I write this as a privileged white cis woman, or at least that’s what I look like, with my blue hair, ivy league education and house in San Francisco. I have compound privilege, so what I describe below represents an easy life.
I work in the tech industry.
I started programming when I was twelve. My first commercial software was a Mac application. People bought our software and we sent them a box with a paper manual and some floppy disks. I thought sexism was something I would only experience from old men and young jerks. There were a lot of messed up things in the world, but on this point I thought my generation was cool.
Now I work on distributed systems. People fill out a web form and enter their credit card and then just start using our software. It runs 24×7 on computers all over the world.
We write good code. We have tests that run automatically when we change anything, and extra checklists when we make something new. We still write bugs, and even if our code were perfect, it runs on hardware that can fail. So we create data centers with redundant systems, and just in case there’s a storm or earthquake, we run some more copies of the software on the other side of the planet. We do all that work, and still, we prepare for a production outages — that’s what we call it when things are so bad that people will start noticing. It’s inevitable. It happens. In fact, it happens so much it’s routine. We prepare. We create systems to alert us as early warning signals, so we can do something to avert catastrophic failure.
No matter how much we prepare. No matter how hard we work. No matter how brilliant we are at writing code. It happens.
By the time there’s a production outage, We’ve already worked through all the solutions in the standard playbook and nothing worked. Maybe we’ve already looped in a few colleagues who happen to be awake or nearby. We start improvising. We try anything that is both fast and safe. As we pull in some experts, we hope we’ve written all the important things down.
Afterwards, we’ll do a root cause analysis. It could be a mistake we made 6 months ago that’s been quietly corrupting data. Maybe we made an incorrect assumption, or some other system changed and we weren’t notified. Sometimes we could have prevented the problem. Sometimes the root cause is entirely outside of our control.
Sexism is like a production outage.
We learn to expect it. We create systems that mitigate risk. We learn the rules. We study the written laws and policy, because we find that the unspoken rules we learned as kids don’t make any sense. Guidelines about appropriate behavior box us in so tightly we can’t actually get anything done. Sometimes you can ignore the rules.
If you have the privilege of working with men who will respect you, it can work pretty well to pretend these unwritten rules don’t exist. If you want to move to a new team or a new position, you make a judgement call: is the opportunity worth the risk?
There are places I won’t work. Being part of the next unicorn startup isn’t worth the kinds of production outages I would expect there — it’s too disruptive to get any work done.
To be successful in the software industry, we need to take risks — make new software, work with new teams. Men take risks too and can experience their own production outages.
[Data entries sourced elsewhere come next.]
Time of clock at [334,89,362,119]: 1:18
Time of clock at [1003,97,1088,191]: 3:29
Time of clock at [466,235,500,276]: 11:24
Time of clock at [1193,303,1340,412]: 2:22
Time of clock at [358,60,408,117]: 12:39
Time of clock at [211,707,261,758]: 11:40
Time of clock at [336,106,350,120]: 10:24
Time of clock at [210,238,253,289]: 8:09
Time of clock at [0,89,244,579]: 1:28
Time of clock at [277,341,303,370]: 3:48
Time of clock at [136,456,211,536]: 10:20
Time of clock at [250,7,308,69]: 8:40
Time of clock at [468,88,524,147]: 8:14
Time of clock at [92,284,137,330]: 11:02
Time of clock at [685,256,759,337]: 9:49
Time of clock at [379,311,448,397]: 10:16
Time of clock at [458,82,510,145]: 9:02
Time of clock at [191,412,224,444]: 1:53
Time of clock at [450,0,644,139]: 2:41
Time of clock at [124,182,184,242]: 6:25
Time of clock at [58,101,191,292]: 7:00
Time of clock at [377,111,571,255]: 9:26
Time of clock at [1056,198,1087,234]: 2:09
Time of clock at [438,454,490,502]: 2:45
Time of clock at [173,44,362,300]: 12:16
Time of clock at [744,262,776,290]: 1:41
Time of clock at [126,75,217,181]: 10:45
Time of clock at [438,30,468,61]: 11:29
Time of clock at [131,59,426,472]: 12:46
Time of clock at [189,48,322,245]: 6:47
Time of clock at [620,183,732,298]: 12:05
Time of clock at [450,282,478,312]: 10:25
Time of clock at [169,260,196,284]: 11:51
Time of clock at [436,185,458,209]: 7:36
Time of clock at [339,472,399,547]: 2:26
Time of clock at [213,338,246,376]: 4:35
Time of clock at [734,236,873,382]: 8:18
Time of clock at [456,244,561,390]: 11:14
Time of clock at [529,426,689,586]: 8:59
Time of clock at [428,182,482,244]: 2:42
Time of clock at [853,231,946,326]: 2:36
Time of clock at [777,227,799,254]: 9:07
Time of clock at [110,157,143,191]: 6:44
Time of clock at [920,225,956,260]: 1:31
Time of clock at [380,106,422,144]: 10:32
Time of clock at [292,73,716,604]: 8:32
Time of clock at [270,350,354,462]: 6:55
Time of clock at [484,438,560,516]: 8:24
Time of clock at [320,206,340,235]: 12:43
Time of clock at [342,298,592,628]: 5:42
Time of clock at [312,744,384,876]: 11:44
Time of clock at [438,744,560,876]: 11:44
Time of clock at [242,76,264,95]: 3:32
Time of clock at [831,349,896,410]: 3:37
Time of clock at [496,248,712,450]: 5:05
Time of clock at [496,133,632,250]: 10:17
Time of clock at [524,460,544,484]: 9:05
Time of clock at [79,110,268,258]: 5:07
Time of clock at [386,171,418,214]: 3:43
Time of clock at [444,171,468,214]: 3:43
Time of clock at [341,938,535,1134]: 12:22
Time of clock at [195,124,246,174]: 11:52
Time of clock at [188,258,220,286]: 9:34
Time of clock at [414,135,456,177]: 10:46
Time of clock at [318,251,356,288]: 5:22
And I’m sure I can’t imagine your situation, but from what I’ve observed in the United States, there’s a class of privileged white cis men where failure is a sign of positive risk taking. For blacks and latinos, it seems that failure is more often perceived as failure, or condescendingly, as a lack of preparation that is not their fault. Asian men seem to have fewer production outages in their early careers, then at some point they stop advancing and hit the bamboo ceiling.
I’m not sure the tech industry is really worse than any other place to work, but it does seem different. I wonder if its because many of us were like me. I expected it to be different. When I encountered obstacles, I just worked harder. I thought everyone was held to the same high standards, but when I look back, I’m not sure that’s true. If you have to defend your ideas and plans more than your colleague, that slows you down. If you don’t ask permission, it’s more likely you will be held accountable for your failure, so you have to make sure you don’t fail. We need to take risks to do great things, but for some of us, there are more risks and the risks are bigger.
The “leaky pipeline” is well-documented. Through my own lived experience and hundreds of women I’ve known as fellow travelers in this strange world of the tech industry, I see patterns that seem to be invisible to most of my male colleagues. This metaphor of the effects of sexism as a production outage helps me develop strategies and advise other women when they face obstacles. If there is only one woman on a team, it’s hard to tell the difference between sexism and incompetence. Is she being treated differently? Did he just make a mistake? The research is interesting, but when it happens to you, it doesn’t matter. You can do root cause analysis later. Right now, you need to put your life on hold and deal with a production outage.